WHAT YOU NEED TO DO => In the article on North America's battery supply chain, how did total EV market share change from 2023 to 2024?

In The Face Of Global Trade Wars And Tempered Demand, Has The Battery Supply Chain In North America Lost Its Charge?
According to the International Energy Agency, the market share of EVs in the US (including plug-in hybrids) jumped from 0.2% of total car sales in 2011 to 4.6% in 2021, with similar adoption rates also seen in Canada and Mexico. However, this initial increase has stagnated in recent years. Speaking at ALSC Global last year, Criss Edwards, president and managing director North America at Unipart, explained that there was only a small increase in total market share from 2023 to 2024, from 7.5% to 8%.
Despite this recent slowdown, automakers have poured millions of dollars into the EV space, encouraging innovation at every stage of the value chain. Experts at this year’s Finished Vehicle Logistics North America conference were positive about EV forecasts and the steps that North American companies had taken to reinforce EV and battery production in the face of disruption.
At the conference, Thomas Shannon, finished vehicle operations manager for ports and logistics EV at GM, said that the most important parts of an EV and any associated logistics were “batteries, batteries [and] batteries.” The question is, how might changes to EV demand in North America impact this key component?
At a glance: highs and lows of the North American EV supply chain
President Trump’s culling of tax credits and rebates for EVs sent shockwaves through the EV landscape, leading many to worry about its continued growth. Even before the Inflation Reduction Act announcement, growth had stagnated compared to initial forecasts but remained consistent.

ENTRIES SUPPLIED =>
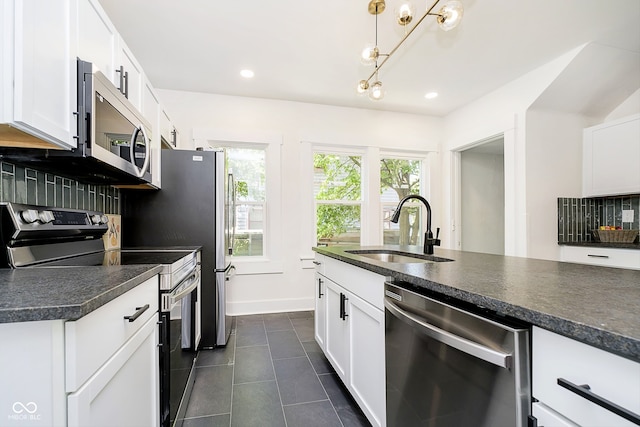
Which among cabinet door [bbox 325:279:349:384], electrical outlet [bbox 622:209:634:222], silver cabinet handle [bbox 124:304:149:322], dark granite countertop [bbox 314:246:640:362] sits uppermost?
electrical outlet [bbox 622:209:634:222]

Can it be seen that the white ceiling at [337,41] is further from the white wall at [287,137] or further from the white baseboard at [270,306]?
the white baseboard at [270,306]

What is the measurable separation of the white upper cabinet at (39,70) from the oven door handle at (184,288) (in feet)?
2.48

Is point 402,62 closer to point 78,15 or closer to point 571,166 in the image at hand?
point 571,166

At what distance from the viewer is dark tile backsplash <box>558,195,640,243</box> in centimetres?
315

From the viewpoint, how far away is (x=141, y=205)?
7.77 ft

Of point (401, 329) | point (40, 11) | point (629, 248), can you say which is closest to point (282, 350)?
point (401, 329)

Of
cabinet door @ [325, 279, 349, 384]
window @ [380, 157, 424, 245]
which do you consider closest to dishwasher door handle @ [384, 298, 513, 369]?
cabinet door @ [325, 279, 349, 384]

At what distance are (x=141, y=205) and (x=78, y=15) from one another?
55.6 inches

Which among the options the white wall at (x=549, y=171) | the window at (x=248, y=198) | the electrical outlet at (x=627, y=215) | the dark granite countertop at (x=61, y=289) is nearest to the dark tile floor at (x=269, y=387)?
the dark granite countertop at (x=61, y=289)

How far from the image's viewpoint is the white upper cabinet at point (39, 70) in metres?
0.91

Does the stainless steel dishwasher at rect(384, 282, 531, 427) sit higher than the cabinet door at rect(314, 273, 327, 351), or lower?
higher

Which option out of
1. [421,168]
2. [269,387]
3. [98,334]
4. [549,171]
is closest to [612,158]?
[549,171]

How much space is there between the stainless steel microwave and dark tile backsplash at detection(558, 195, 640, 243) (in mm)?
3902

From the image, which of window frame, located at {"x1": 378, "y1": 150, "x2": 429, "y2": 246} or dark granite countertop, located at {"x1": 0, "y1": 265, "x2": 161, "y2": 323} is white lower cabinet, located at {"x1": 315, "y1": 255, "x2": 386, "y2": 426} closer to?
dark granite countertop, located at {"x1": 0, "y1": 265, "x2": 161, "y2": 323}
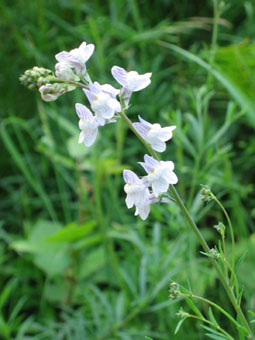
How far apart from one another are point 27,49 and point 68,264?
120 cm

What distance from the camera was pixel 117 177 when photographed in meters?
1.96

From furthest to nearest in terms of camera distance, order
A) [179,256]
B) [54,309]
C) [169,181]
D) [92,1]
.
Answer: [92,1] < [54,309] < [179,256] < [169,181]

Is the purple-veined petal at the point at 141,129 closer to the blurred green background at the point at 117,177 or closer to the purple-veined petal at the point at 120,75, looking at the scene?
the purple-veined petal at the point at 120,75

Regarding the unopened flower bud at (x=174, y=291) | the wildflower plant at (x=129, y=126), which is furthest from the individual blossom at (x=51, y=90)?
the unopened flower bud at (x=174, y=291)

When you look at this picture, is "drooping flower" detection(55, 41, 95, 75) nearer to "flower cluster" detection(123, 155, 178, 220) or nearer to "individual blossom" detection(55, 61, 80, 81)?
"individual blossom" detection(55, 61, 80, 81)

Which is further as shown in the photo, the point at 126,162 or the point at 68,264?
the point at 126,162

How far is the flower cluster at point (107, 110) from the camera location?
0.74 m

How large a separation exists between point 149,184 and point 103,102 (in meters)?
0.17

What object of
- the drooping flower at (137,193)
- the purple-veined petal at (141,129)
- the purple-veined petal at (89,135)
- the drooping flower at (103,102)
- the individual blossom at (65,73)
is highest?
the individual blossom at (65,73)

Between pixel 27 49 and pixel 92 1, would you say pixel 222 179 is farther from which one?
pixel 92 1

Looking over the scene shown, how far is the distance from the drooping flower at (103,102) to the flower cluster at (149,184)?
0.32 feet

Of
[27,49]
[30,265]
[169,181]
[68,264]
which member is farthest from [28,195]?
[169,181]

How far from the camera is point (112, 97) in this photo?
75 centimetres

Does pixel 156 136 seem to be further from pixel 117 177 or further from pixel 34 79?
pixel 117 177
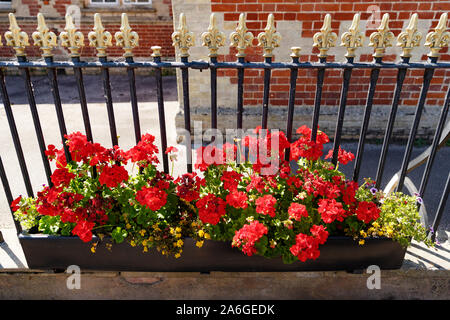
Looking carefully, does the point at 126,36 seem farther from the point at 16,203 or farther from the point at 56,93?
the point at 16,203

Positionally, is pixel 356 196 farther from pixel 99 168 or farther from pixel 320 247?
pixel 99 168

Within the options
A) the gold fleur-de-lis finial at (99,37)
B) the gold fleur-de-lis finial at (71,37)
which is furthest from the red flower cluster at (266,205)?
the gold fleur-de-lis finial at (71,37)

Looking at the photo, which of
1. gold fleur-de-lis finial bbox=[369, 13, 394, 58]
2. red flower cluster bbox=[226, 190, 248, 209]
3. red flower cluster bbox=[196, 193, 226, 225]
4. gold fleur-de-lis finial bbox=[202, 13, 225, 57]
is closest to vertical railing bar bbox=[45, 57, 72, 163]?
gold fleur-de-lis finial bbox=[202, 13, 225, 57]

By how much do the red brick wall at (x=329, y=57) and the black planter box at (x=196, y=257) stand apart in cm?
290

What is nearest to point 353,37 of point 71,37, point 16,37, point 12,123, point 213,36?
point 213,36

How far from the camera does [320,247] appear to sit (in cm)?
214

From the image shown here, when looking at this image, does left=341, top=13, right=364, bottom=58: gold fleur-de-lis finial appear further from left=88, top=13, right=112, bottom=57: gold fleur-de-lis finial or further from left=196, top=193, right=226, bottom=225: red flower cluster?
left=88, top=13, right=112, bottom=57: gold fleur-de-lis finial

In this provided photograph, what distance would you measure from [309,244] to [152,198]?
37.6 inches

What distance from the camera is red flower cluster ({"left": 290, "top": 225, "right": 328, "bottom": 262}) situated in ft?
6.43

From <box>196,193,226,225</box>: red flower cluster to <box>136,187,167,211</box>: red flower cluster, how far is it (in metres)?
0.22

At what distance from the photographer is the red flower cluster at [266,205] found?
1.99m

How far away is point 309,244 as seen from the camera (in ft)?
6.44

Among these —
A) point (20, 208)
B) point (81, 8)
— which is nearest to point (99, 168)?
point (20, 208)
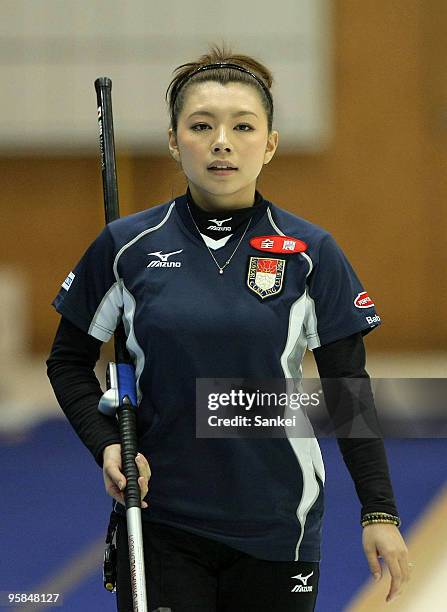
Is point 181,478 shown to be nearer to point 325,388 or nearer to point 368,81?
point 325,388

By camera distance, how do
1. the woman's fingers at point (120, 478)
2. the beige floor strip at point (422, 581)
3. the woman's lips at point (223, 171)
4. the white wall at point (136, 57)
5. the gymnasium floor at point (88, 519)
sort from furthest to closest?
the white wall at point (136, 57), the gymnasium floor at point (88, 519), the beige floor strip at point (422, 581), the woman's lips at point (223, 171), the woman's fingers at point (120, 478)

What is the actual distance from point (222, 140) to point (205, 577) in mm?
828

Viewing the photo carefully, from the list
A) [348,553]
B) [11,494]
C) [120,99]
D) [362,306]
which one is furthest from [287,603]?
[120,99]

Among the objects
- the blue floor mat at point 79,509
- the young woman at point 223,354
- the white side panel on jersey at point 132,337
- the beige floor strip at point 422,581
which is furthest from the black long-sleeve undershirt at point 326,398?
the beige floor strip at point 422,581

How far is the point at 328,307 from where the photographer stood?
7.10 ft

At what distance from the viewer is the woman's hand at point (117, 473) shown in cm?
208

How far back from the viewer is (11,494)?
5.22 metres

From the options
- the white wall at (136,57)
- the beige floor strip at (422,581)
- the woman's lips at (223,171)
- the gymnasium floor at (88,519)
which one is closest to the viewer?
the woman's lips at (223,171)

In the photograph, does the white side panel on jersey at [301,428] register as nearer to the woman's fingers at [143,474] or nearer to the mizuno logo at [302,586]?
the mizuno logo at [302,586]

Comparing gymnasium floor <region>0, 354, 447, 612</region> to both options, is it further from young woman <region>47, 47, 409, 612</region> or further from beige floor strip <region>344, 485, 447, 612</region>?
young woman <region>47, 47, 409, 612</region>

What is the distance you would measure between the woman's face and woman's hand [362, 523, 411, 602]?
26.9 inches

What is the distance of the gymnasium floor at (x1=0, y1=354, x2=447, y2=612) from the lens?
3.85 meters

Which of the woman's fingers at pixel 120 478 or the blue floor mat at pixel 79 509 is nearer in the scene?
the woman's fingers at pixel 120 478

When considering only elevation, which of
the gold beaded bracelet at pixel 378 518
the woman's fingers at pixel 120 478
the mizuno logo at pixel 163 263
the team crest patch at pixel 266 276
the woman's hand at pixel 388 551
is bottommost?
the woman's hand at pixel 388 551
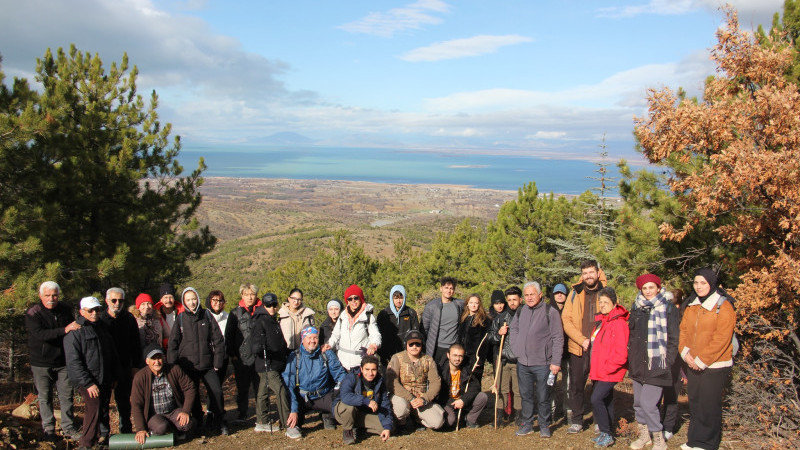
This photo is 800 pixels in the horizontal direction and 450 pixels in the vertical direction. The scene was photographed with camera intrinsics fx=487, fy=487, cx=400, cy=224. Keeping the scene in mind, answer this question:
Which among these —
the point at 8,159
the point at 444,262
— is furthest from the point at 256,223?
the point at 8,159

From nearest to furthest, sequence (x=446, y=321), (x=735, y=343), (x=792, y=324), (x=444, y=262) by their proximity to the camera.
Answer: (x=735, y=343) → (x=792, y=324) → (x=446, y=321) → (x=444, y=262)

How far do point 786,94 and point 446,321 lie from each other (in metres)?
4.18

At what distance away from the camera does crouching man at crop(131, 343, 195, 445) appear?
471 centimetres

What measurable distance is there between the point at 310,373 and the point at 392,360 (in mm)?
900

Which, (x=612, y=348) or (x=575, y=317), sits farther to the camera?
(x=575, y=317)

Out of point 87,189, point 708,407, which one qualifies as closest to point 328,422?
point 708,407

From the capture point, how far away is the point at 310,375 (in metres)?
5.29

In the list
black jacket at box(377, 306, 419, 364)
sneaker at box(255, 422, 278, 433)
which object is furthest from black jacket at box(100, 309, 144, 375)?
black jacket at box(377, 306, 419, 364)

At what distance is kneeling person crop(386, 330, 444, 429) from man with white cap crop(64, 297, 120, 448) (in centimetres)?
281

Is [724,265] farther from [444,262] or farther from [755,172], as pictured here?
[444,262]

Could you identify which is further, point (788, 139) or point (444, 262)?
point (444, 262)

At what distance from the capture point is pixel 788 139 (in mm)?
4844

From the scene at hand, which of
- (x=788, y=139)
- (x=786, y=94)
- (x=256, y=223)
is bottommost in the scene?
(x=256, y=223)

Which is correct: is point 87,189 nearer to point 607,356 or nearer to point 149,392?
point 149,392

RESPONSE AREA => It rose only slightly, from 7.5% to 8%.